Dell (DELL), eBay (EBAY), and JPMorgan (JPM) were also among the major public companies that saw some level of staff reductions over the last week.
Crypto pressures rise
As markets rallied to start the year, crypto was front and center with bitcoin enjoying its best January performance since 2013, gaining nearly 40% in the year’s first month.
But the early part of February has served as another reminder for the industry that crypto winter is here, even if the price for some blue chip crypto assets has firmed of late.
BNPL giant Affirm – which also announced a 19% cut to its staff – said this week it would shutter its Affirm Crypto initiative. Like most companies cutting back, Affirm said in a shareholder letter due to economic uncertainty, “we are doubling down on our core businesses.”
Evidently buying stuff now and paying for it later with crypto was not core to the business.
Elsewhere in corporate crypto maneuvers, Robinhood said it would take a $12 million charge and had backed out of a deal to buy crypto company Ziglu, a deal initially announced back in April 2022.
On the regulatory side, a busy year remained that way with the SEC announcing on Thursday a settlement with exchange Kraken over its staking business. As part of the settlement, Kraken agreed to pay a $30 million fine and shut down its crypto staking offering for U.S. users.
Ahead of Thursday’s announcement, shares of Coinbase (COIN) fell 13% after CEO Brian Armstrong cryptically tweeted about talk of the SEC trying to shut down all staking for U.S. retail investors.
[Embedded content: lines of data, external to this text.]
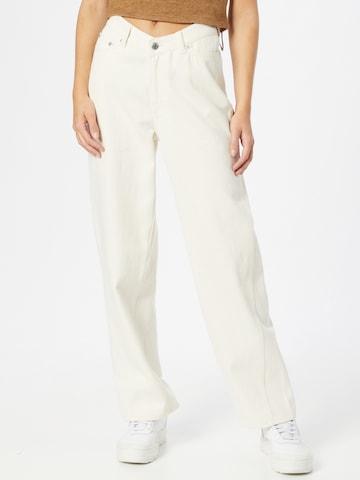 WEEKDAY Jeans 'Lara' in Wit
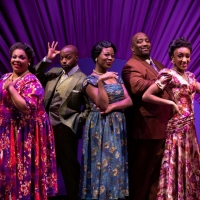 BWW Review: AIN'T MISBEHAVIN' at Pioneer Theatre Company is a Euphoric Celebration Photo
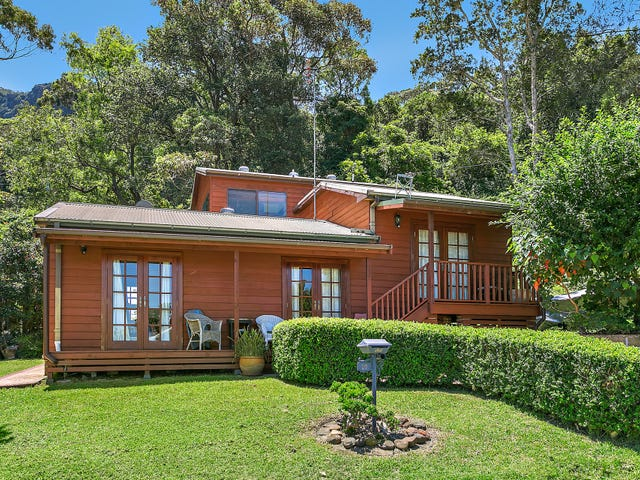 26 Goodrich Street, Scarborough, NSW 2515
The stock fell another 4% on Friday.
Whether Armstrong’s fears turn out to be founded or not, Thursday’s action from the SEC against Kraken was the agency’s fourth this year against crypto firms as the regulator continues to tighten its control of the industry.
As SEC Chair Gensler told Yahoo Finance in December: “We are enforcing [existing securities laws]. We have publicly been saying to these crypto intermediaries…to come into compliance with the law.”
Gensler told Yahoo Finance he had one goal when it came to regulating crypto in 2023: make crypto exchanges and lending platforms come into compliance.
“They can do that appropriately, working with the SEC, or we can continue on a course with more enforcement actions, and I would have to say that the runway’s getting shorter,” he said.